Task brief. When you reach the line containing "7 Easy Steps", begin reproducing the material exactly, stop after the line containing "Unions and Politics", and leave out any pictures along the way.

Input data.
—————

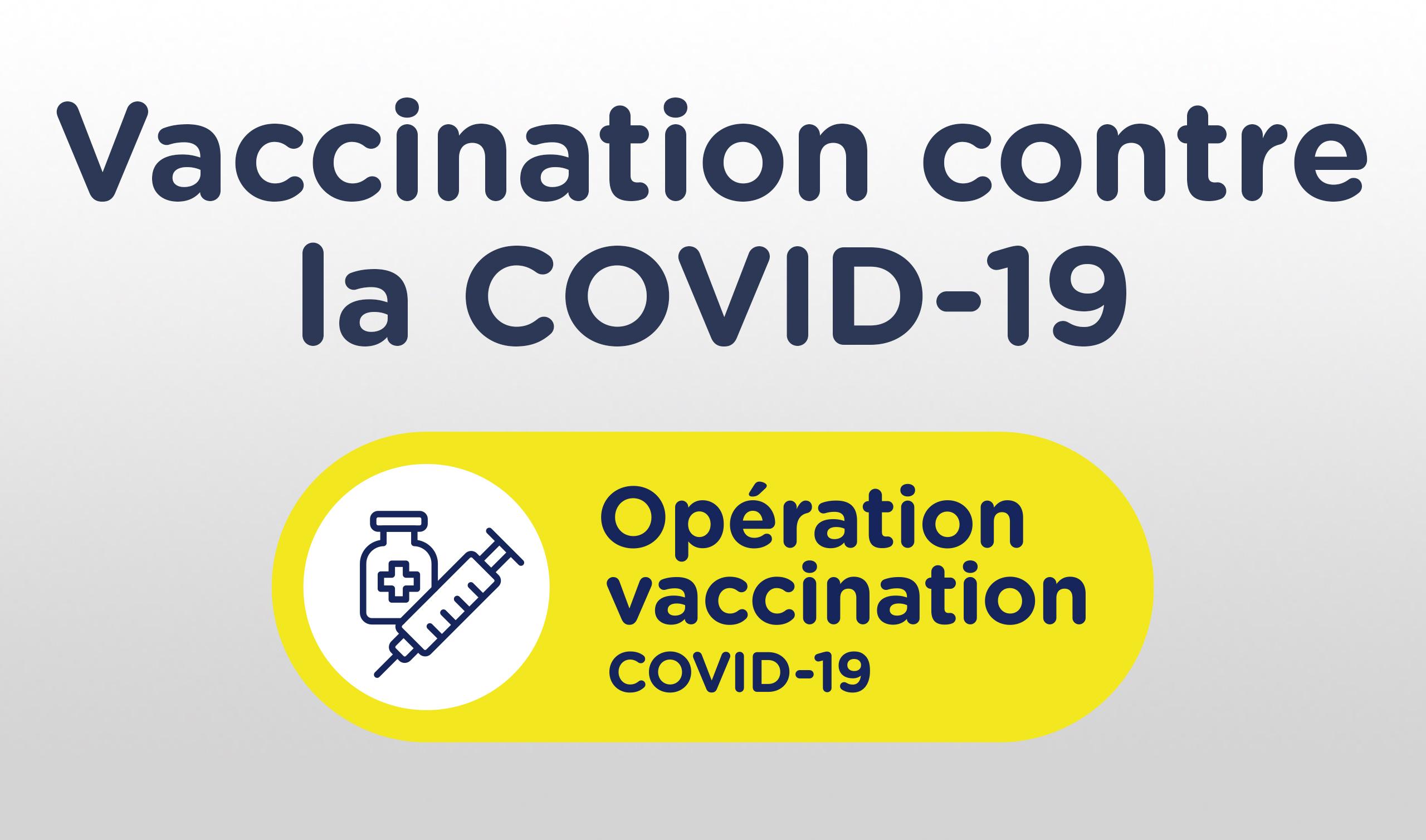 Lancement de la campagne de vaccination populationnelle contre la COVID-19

—————

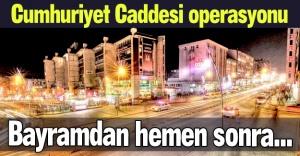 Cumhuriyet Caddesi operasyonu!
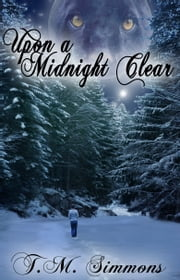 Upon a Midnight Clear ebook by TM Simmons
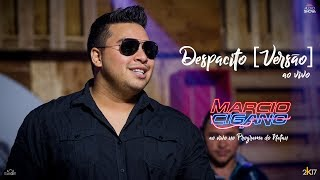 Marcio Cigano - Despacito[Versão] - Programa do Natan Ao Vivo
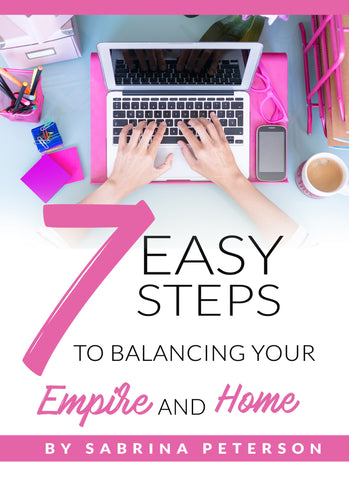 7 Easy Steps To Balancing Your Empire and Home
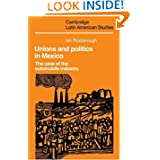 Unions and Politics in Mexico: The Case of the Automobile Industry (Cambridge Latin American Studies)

—————

Solution below.
 7 Easy Steps To Balancing Your Empire and Home
 Unions and Politics in Mexico: The Case of the Automobile Industry (Cambridge Latin American Studies)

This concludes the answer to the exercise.